Exercise input
----------
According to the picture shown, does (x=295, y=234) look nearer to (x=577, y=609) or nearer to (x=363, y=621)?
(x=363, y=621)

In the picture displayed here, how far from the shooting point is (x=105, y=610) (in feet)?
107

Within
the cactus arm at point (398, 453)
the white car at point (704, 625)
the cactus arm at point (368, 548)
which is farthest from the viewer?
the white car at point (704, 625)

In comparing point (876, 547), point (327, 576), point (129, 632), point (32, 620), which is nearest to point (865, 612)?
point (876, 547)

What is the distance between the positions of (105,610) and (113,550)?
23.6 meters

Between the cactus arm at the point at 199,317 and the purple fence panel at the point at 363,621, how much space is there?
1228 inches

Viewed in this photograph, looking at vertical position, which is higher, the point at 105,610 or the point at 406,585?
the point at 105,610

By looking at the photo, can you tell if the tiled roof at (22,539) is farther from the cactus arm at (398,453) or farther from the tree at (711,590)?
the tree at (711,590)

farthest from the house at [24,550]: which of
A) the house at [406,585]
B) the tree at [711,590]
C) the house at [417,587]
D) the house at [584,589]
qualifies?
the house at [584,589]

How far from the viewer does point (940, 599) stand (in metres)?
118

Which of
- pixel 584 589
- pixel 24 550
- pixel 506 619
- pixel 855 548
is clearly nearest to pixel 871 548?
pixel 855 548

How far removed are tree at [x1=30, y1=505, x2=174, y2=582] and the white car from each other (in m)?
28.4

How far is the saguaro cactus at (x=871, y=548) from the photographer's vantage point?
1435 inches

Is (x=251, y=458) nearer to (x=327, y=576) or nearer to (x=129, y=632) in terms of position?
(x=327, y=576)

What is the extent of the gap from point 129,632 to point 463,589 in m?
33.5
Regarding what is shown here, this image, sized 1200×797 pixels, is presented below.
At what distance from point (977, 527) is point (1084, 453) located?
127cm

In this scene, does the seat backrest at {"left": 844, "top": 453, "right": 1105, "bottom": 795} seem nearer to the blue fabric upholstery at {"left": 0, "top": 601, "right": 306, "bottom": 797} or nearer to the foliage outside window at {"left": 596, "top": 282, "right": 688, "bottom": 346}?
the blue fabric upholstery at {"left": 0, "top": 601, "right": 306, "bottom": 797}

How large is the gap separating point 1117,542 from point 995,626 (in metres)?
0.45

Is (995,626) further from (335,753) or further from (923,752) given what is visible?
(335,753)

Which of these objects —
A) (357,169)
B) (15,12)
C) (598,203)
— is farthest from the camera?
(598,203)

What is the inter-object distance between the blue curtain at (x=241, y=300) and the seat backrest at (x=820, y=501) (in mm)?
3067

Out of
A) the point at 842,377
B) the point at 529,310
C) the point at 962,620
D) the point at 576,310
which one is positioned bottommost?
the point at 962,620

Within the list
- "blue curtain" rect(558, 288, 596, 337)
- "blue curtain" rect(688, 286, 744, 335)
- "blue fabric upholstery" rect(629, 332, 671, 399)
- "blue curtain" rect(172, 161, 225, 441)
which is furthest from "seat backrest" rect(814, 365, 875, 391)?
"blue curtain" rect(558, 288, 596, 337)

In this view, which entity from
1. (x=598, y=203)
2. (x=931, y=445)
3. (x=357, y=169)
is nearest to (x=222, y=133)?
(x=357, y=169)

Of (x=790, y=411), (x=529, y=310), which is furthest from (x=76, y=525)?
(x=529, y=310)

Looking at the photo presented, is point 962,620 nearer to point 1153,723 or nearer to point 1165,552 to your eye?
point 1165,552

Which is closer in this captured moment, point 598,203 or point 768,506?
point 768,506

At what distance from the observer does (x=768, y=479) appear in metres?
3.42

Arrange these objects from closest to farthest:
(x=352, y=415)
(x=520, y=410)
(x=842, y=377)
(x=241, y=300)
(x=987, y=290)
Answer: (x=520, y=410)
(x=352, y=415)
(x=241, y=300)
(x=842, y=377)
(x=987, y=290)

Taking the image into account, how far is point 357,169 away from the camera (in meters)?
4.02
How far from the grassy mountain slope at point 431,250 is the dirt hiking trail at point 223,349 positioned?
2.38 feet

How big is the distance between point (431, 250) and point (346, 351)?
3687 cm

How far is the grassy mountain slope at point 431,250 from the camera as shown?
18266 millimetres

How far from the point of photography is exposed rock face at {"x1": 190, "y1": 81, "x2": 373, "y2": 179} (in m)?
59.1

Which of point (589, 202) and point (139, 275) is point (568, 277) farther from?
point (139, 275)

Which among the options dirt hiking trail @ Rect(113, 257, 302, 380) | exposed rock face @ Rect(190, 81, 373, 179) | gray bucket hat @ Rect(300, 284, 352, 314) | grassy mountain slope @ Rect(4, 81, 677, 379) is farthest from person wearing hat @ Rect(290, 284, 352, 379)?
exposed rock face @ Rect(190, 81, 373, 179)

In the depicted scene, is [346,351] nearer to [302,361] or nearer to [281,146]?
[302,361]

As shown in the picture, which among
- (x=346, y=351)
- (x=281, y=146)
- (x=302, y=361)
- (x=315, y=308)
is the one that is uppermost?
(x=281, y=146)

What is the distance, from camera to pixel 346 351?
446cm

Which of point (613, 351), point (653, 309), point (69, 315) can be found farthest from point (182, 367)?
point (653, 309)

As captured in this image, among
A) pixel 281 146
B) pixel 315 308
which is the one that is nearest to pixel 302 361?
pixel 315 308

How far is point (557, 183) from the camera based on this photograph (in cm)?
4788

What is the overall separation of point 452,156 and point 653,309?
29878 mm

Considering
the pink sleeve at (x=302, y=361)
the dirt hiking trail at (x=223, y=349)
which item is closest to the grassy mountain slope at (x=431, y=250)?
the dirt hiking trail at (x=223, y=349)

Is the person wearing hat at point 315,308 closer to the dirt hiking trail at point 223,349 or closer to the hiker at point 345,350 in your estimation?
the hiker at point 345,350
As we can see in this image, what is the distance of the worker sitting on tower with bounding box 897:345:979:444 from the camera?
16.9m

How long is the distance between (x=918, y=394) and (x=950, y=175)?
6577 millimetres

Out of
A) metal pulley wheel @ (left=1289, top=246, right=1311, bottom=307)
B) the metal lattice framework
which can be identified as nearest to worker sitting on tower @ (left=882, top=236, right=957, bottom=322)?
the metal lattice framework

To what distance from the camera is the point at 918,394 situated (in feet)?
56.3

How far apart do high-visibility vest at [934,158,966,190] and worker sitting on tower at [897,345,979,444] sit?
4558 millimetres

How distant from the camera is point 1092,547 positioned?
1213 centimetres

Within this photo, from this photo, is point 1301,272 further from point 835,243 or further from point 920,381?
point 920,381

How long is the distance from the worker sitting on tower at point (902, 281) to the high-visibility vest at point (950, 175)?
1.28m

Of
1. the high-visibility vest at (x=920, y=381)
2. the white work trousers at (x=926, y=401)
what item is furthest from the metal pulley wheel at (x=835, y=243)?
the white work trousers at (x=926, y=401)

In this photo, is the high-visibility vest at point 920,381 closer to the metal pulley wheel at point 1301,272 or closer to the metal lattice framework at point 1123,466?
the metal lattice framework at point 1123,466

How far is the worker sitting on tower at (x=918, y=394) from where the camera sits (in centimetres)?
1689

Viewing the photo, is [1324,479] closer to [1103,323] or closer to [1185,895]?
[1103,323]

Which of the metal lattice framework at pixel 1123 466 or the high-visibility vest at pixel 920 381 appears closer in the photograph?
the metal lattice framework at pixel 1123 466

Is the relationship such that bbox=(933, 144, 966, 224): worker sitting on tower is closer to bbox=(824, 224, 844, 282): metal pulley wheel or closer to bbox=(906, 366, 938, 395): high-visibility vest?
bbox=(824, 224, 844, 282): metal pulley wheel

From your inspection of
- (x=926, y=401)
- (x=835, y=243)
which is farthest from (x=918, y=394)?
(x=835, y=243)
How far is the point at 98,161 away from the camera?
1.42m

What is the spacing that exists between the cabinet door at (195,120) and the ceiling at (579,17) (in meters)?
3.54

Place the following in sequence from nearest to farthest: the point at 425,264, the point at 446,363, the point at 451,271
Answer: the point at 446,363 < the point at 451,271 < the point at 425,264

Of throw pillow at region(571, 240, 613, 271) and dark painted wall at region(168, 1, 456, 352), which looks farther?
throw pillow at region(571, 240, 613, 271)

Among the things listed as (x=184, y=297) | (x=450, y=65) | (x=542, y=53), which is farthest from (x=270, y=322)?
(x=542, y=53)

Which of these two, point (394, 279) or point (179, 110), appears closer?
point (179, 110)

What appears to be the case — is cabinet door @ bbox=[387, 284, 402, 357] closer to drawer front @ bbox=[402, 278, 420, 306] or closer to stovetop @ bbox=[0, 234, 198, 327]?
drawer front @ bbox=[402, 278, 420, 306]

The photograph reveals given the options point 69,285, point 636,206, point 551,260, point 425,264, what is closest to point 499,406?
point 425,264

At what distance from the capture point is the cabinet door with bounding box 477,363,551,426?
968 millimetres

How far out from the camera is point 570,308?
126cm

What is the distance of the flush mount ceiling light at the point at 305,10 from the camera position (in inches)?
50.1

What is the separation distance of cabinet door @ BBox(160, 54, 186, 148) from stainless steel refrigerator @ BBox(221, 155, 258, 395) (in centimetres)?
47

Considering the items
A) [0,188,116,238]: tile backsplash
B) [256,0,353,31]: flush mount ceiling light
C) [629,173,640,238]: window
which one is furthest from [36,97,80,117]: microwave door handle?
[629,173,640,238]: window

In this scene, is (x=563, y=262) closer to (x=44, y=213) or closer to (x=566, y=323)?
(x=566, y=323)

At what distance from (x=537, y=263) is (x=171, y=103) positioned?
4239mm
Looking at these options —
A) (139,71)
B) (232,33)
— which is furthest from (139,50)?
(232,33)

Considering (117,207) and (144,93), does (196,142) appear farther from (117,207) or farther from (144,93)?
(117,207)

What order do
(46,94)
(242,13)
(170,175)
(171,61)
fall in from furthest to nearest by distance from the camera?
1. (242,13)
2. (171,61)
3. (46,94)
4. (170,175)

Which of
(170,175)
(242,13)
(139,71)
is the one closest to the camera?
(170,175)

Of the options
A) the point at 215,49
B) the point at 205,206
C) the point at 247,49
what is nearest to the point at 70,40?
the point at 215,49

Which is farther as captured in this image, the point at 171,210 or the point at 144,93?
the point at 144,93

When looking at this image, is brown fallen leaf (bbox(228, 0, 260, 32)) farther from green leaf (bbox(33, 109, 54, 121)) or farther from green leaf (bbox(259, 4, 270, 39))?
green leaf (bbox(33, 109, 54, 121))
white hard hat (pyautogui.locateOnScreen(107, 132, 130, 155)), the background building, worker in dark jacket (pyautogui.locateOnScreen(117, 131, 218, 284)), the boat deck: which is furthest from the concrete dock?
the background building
----------
Written request
Render the lines between the line holding "What is the separation" and the line holding "4. (170,175)", inclusive, as a Markdown table with the columns No. and Text, numbering each line and leaving out the blank ones.

Worked answer
| No. | Text |
|---|---|
| 1 | What is the separation distance of cabinet door @ BBox(160, 54, 186, 148) from stainless steel refrigerator @ BBox(221, 155, 258, 395) (in centimetres)? |
| 2 | 47 |
| 3 | Considering the items |
| 4 | A) [0,188,116,238]: tile backsplash |
| 5 | B) [256,0,353,31]: flush mount ceiling light |
| 6 | C) [629,173,640,238]: window |
| 7 | which one is furthest from [36,97,80,117]: microwave door handle? |
| 8 | [629,173,640,238]: window |
| 9 | In this scene, is (x=563, y=262) closer to (x=44, y=213) or closer to (x=566, y=323)? |
| 10 | (x=566, y=323) |
| 11 | At what distance from (x=537, y=263) is (x=171, y=103) positioned? |
| 12 | 4239mm |
| 13 | Looking at these options — |
| 14 | A) (139,71) |
| 15 | B) (232,33) |
| 16 | — which is furthest from (139,50)? |
| 17 | (232,33) |
| 18 | Considering (117,207) and (144,93), does (196,142) appear farther from (117,207) or farther from (144,93)? |
| 19 | (117,207) |
| 20 | What order do |
| 21 | (46,94) |
| 22 | (242,13) |
| 23 | (170,175) |
| 24 | (171,61) |
| 25 | fall in from furthest to nearest by distance from the camera? |
| 26 | 1. (242,13) |
| 27 | 2. (171,61) |
| 28 | 3. (46,94) |
| 29 | 4. (170,175) |